Produce exactly the lines from the one holding "BRITISH INDIA: Edward" through the last line of the data below, with every picture left out.

GIVEN MATERIAL ->
::::::::

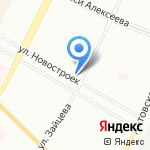 Промышленный альпинист Пономарёв Павел на карте Санкт-Петербурга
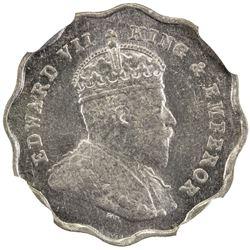 BRITISH INDIA: Edward VII, 1901-1910, anna, 1908-B. NGC MS63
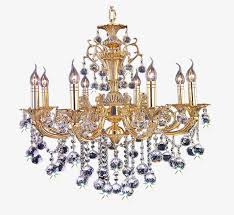 european style retro golden chandelier lighting lamp luxury lighting png image and clipart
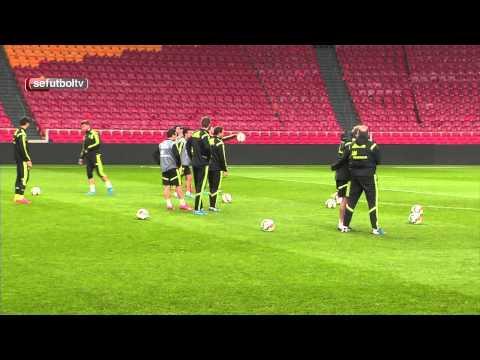 Sergio Ramos marca un golazo por la escuadra el día de su cumpleaños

::::::::

WRITTEN SOLUTION ->
 BRITISH INDIA: Edward VII, 1901-1910, anna, 1908-B. NGC MS63
 european style retro golden chandelier lighting lamp luxury lighting png image and clipart
 Sergio Ramos marca un golazo por la escuadra el día de su cumpleaños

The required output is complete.